■ **Extract**:

There are a few tell-tales like that. Having all of your special characters escaped is the most obvious one, but how your line spacing was spread out is another big tell. This switch is designed for people that don’t write in Markdown—they’ll be using Scrivener like Word or similar, with one paragraph break separating each, nothing but formatting to keep them from looking like one long blob of text. So the converter is designed to take that and add newlines between them, and a lot of other things like bold, italics, tables, lists and so forth, you’d see them converted too.
With that flag off (and really being off), the assumption is that you prefer to write using Markdown, and it leaves your text alone. It’ll add stuff that makes sense, like images you’ve dropped into the editor, but otherwise it leaves your line spacing alone and doesn’t escape asterisks, etc.
Until the checkbox can correctly switch this behaviour off, compiling as Markdown is difficult. Might be easier to use plain-text, if you’re in a bind—sorry about that.
It is a pretty neat trick! You wouldn’t ordinarily think of applying formatting styles to text in Markdown settings, but when you consider what all styles can do for Markdown, it’s pretty useful.

■ **Supplied material**:
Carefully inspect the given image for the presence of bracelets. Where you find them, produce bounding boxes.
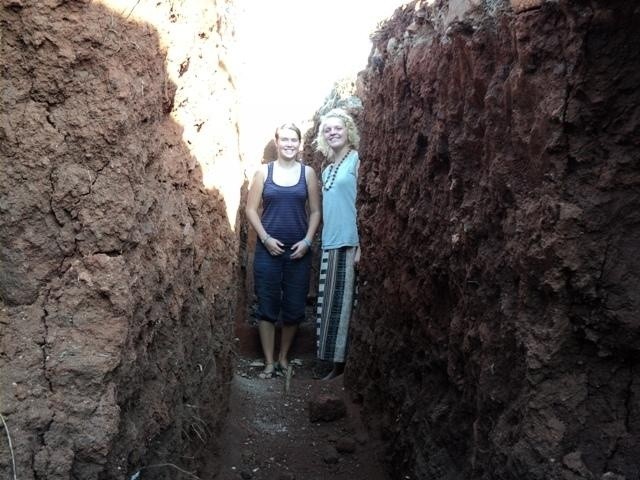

■ **Work to complete**:
Turn the paragraph in the Scrivener text above that begins "With that flag off" into a short bulleted list that keeps its main facts.

■ **Completed task**:
- With the flag truly off, it is assumed you prefer writing in Markdown, so your text is left alone.
- Sensible additions are still made, such as images dropped into the editor.
- Line spacing is otherwise untouched, and asterisks and similar characters are not escaped.